## begin EXCERPT PROVIDED

# Mowing Gear/Clothes



## effektz (Oct 11, 2019)

Since it seems like the dead heat of summer here in Texas already, I was wondering what everyone wears to stay as cool as possible while they are out mowing in this heat? I am struggling to find a good balance as I have tried everything including Under Armour Heat Gear to stay cooler but still find myself getting dehydrated rather quickly. I think it may be because I need to wear long sleeves as I am slightly allergic to grass ( :roll: I know right?) so the doctor recommended me to cover as much skin while mowing as possible. I see landscapers out there in long sleeves all the time, does anyone know what kind of shirts they are using?

Anyways it got me thinking to see what other gear you guys wear and find comfortable in heat? Looking for suggestions on hats, gloves, clothes, etc.


----------



## LawnSolo (Jul 17, 2018)

I wear those Mission gaiters and hats but they are not that good after few minutes of usage.

## end EXCERPT PROVIDED
## begin DATA LINES

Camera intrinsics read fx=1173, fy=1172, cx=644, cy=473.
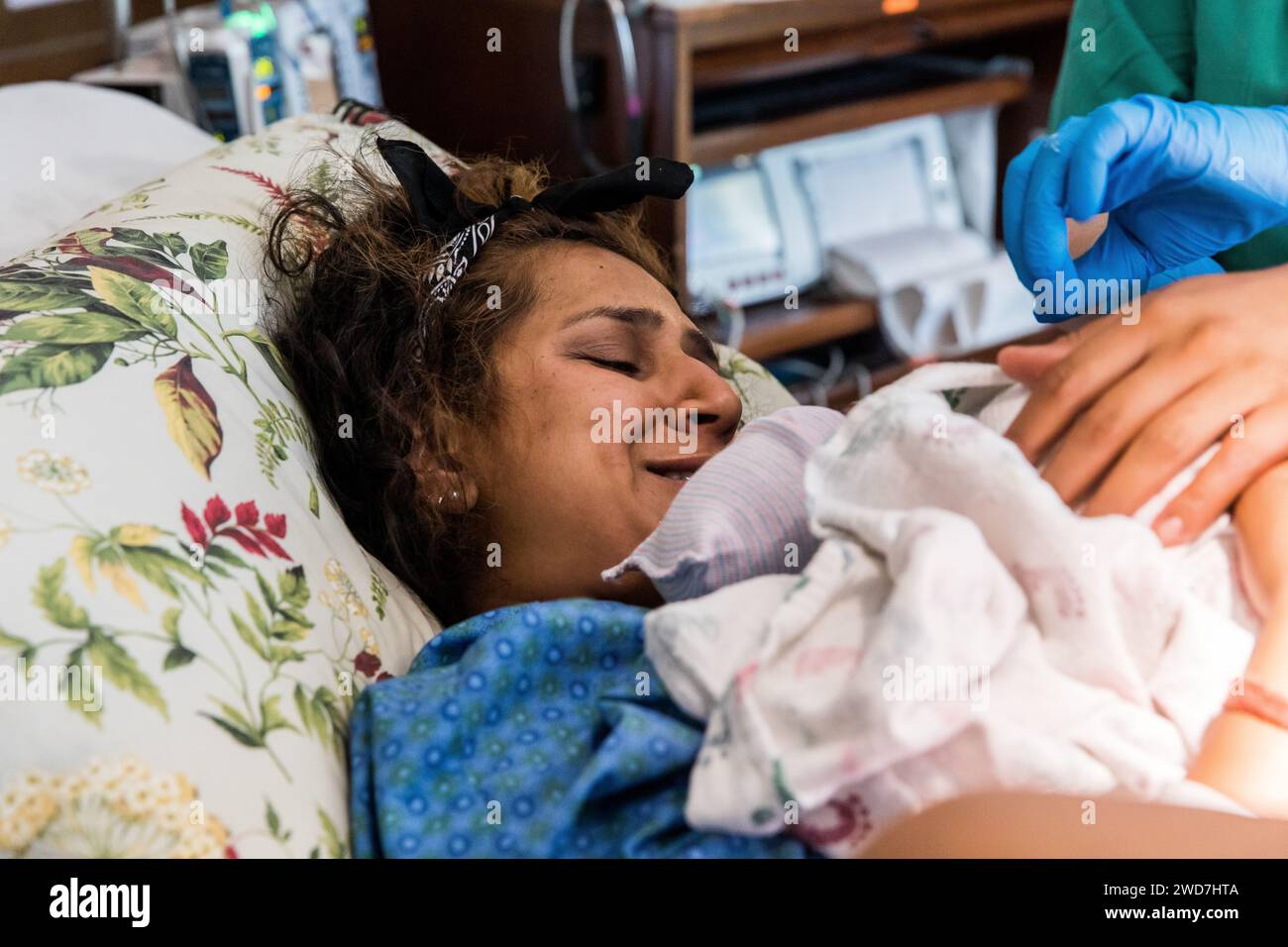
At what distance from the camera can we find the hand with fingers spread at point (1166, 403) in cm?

## end DATA LINES

In the forum thread on mowing clothes above, write out everything from "# Mowing Gear/Clothes" down to "they are using?".

# FULL RESPONSE
# Mowing Gear/Clothes



## effektz (Oct 11, 2019)

Since it seems like the dead heat of summer here in Texas already, I was wondering what everyone wears to stay as cool as possible while they are out mowing in this heat? I am struggling to find a good balance as I have tried everything including Under Armour Heat Gear to stay cooler but still find myself getting dehydrated rather quickly. I think it may be because I need to wear long sleeves as I am slightly allergic to grass ( :roll: I know right?) so the doctor recommended me to cover as much skin while mowing as possible. I see landscapers out there in long sleeves all the time, does anyone know what kind of shirts they are using?